The documentation that Britain released
recently combines the logic of "1984" with the competence of British train
operators. Chunks of the supposed proof of Iraq's current threat have been shown
to be cut and pasted from old reports and speculative analyses by academics and
This has further degraded Britain in the
eyes of the world, and undermined the case for war. But it was typical of
government by advisers who care only about tomorrow's tabloid headlines.
This cynicism of government in an open
society may seem astonishing. But in the same week Blair was unveiling his
half-truths on Iraq he was showing further contempt for democratic government.
His plan for reform of the House of Lords calls for it to be entirely appointed.
It is apparently too dangerous for a prime minister with a presidential view of
himself to have to face an elected second chamber rather than one stuffed with
retired politicians and bureaucrats and business and professional cronies.
Parliament has long been subservient to
party discipline. But Blair's huge majority has meant that idealist party
dissidents now have even less impact than before. An elected second chamber,
independent of an authoritarian executive and rubber-stamp House of Commons, is
But distrust of public participation is
apparent throughout New Labour. Trial by jury is being eroded.
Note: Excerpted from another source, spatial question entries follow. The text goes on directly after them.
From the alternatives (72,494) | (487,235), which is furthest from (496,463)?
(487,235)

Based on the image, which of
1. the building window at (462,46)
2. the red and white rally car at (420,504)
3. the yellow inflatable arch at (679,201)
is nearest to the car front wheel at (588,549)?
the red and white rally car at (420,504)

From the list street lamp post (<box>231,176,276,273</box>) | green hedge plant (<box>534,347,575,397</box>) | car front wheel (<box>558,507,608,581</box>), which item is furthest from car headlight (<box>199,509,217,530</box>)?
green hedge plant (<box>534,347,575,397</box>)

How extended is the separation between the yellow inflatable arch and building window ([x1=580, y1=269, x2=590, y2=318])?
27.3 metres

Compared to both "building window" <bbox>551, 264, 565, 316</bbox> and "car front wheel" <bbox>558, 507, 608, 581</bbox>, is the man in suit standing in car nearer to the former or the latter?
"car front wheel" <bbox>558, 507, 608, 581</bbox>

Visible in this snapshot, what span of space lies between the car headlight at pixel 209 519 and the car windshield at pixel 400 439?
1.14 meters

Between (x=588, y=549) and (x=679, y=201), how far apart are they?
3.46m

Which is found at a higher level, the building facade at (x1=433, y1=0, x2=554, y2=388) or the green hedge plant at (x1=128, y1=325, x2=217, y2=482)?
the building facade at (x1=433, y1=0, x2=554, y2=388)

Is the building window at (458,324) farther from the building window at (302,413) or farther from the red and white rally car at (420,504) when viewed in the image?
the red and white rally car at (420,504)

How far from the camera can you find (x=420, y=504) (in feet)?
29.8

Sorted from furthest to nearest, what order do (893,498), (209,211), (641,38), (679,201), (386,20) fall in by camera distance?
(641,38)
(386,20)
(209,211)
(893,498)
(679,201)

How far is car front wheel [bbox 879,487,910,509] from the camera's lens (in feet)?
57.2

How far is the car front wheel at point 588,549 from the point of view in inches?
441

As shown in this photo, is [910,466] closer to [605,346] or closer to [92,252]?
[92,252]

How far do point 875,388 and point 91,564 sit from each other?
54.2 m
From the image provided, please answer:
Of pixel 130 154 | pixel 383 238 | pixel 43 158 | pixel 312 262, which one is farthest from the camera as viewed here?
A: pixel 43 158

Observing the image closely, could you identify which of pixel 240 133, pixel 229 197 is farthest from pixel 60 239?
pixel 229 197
Power at other
levels is increasingly exercised by appointed committees of "experts," in most
cases lawyers, academics, management consultants and such.
This class is proving unable to deal with
the real problems of Britain - its crumbling infrastructure, appalling public
education and social squalor, which derives partly from neglect of the
industrial and scientific base.
The class often seems patronizing to the
outside world. It is suspicious of Europe, happy to lecture Africa, unwilling to
learn from East Asia. It feeds on a proliferation of laws and rules which create
demands for lawyers, accountants and committees but are a dead weight on state
social and education services, and on industry.
Idealists in opposition normally become
pragmatists in government, but the ideological about-turn within Labour has been
stunning. People who once ran important civil society organizations supporting
civil liberties and the welfare of immigrants are now ministers backing
draconian infringements on liberties and harsh policies toward asylum seekers.
This is not just a reflection on
individuals. It raises the question of whether such organizations are being run
by people dedicated to principles or by opportunists using them as stepladders
to political office.
Only a party of spineless time servers
could follow Blair into war knowing that it was justified by exaggeration, was
damaging to Britain's wider interests and was contrary to Labour's principles
and to the wishes, say opinion polls, of the majority of Britons.